After a nearly four-year ordeal, Zambia, one of Africa’s largest copper producers, is poised to emerge from its debt default, signaling a potential turning point for the country’s economy. Alongside Sri Lanka and Ghana, Zambia faced debt distress exacerbated by the COVID-19 pandemic, culminating in a default on its obligations.
The recent agreement with bondholders represents a crucial milestone in Zambia’s journey towards economic stability. When a country defaults, renegotiating terms with lenders becomes imperative to manage repayment. This can involve debt reduction, interest rate adjustments, or extending repayment periods. Zambia has already secured agreements with official lenders, paving the way for the final stage of negotiations with holders of its Eurobonds.

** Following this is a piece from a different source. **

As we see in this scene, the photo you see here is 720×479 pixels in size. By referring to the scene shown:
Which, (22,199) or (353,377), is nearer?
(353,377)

The process of finalising the deal involves intricate legal maneuvers to transform the agreement into tradable bonds. The International Monetary Fund and official creditors must endorse the deal, while lawyers work to draft the necessary documents. Contacting bondholders, ranging from institutional investors to retail participants, is crucial for presenting the deal for approval through either exchange offers or consent solicitations.

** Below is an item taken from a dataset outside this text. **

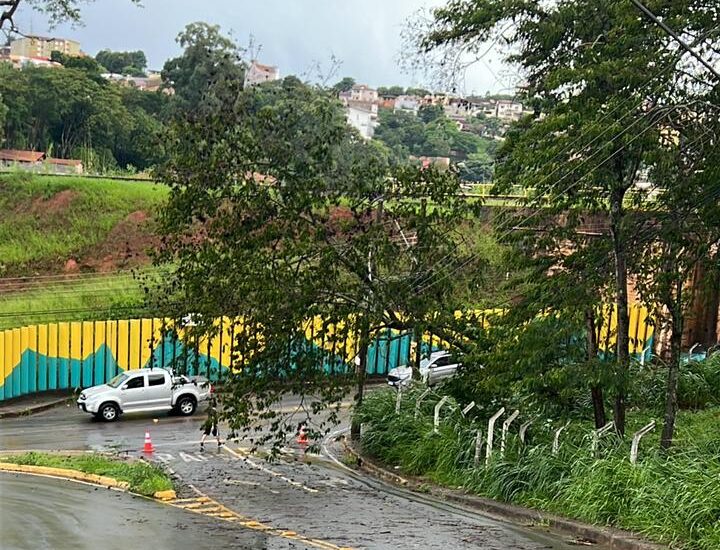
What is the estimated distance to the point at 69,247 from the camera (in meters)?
45.0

While the duration of this process varies, Zambia’s deal is expected to conclude by June, with most investors anticipating a swift resolution. However, challenges may arise, particularly concerning non-financial clauses, which could prolong negotiations. Despite potential hurdles, the inclusion of collective action clauses mitigates the risk of rejection by holdout bondholders.
Resolving the default holds significant implications for both Zambia and its bondholders. For the country, it opens up borrowing opportunities and facilitates economic recovery, enabling investment in critical infrastructure and public services. Bondholders, on the other hand, stand to regain coupon payments on restructured debt, enhancing the tradability of their instruments.
Once bondholders approve the final deal and new bonds are issued, ratings agencies typically consider the default resolved, offering a pathway for Zambia to regain access to capital markets. However, lingering IMF lending programs may impose constraints on commercial borrowing, prompting governments to explore alternative relief measures such as debt-for-nature swaps or concessional lending.
While successful resolution of a default can elevate a country’s creditworthiness, the path to investment-grade ratings is arduous, as evidenced by the experiences of former defaulters like Uruguay, Greece, Indonesia, and Cyprus. Many countries remain trapped in sub-investment grade territory, underscoring the enduring challenges associated with debt restructuring and economic recovery.
As Zambia navigates the final stages of its debt restructuring process, stakeholders are closely monitoring developments, hopeful for a favorable outcome that could herald a new chapter of economic stability and growth.